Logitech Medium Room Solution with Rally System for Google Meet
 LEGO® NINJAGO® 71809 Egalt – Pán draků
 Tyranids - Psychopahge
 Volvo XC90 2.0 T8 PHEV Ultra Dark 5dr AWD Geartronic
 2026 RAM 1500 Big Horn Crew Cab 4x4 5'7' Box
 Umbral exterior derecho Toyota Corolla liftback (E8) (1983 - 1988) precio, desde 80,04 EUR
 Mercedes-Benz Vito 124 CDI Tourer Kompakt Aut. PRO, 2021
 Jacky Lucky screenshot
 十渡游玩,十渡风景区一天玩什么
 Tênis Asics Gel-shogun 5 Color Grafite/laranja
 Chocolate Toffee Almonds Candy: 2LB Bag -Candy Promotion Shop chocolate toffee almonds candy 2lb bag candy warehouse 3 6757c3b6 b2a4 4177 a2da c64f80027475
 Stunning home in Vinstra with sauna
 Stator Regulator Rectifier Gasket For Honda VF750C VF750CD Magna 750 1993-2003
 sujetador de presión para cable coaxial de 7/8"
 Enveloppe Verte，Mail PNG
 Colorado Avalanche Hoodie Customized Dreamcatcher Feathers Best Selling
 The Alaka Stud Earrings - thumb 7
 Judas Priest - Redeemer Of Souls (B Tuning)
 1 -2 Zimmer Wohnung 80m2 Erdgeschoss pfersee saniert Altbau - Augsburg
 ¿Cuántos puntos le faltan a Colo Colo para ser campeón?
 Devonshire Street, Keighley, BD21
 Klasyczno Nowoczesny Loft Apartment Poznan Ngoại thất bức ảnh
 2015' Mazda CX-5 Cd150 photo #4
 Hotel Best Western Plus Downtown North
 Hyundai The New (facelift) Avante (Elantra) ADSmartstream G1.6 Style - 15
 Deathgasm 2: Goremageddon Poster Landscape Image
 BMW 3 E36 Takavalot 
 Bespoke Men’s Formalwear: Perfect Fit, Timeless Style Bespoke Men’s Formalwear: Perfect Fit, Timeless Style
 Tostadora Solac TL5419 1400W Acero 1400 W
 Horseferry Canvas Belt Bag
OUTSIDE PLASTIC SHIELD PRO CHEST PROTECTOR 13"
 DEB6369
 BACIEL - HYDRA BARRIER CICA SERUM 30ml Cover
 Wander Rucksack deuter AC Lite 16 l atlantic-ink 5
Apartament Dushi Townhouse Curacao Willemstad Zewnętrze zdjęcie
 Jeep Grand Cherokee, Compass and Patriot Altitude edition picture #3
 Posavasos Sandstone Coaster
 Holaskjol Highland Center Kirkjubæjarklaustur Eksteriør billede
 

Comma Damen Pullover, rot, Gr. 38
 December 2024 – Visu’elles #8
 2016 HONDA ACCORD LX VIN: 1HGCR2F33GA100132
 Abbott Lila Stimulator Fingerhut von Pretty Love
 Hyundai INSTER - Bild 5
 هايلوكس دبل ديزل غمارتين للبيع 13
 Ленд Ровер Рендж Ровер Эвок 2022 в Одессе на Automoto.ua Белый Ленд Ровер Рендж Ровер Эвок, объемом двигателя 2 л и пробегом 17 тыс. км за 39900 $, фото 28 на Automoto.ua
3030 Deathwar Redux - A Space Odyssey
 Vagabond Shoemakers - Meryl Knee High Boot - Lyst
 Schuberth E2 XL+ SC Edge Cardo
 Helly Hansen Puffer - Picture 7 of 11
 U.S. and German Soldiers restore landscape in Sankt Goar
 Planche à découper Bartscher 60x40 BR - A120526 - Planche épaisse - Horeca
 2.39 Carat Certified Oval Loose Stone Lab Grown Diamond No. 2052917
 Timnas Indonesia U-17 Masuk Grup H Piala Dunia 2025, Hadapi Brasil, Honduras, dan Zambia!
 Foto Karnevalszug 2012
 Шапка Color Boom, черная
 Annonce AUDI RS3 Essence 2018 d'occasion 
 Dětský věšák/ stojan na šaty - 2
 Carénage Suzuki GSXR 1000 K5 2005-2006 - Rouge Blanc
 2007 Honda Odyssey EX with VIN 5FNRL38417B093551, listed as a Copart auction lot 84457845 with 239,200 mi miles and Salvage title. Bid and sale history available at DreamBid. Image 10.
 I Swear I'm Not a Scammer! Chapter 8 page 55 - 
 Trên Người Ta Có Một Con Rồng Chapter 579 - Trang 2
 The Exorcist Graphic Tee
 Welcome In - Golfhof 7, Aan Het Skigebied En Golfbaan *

## TO DO
Retype exactly the lines above, from the one with "Devonshire Street, Keighley, BD21" through the one with "BMW 3 E36 Takavalot", inclusive.

## SOLUTION TO THE EXERCISE
 Devonshire Street, Keighley, BD21
 Klasyczno Nowoczesny Loft Apartment Poznan Ngoại thất bức ảnh
 2015' Mazda CX-5 Cd150 photo #4
 Hotel Best Western Plus Downtown North
 Hyundai The New (facelift) Avante (Elantra) ADSmartstream G1.6 Style - 15
 Deathgasm 2: Goremageddon Poster Landscape Image
 BMW 3 E36 Takavalot 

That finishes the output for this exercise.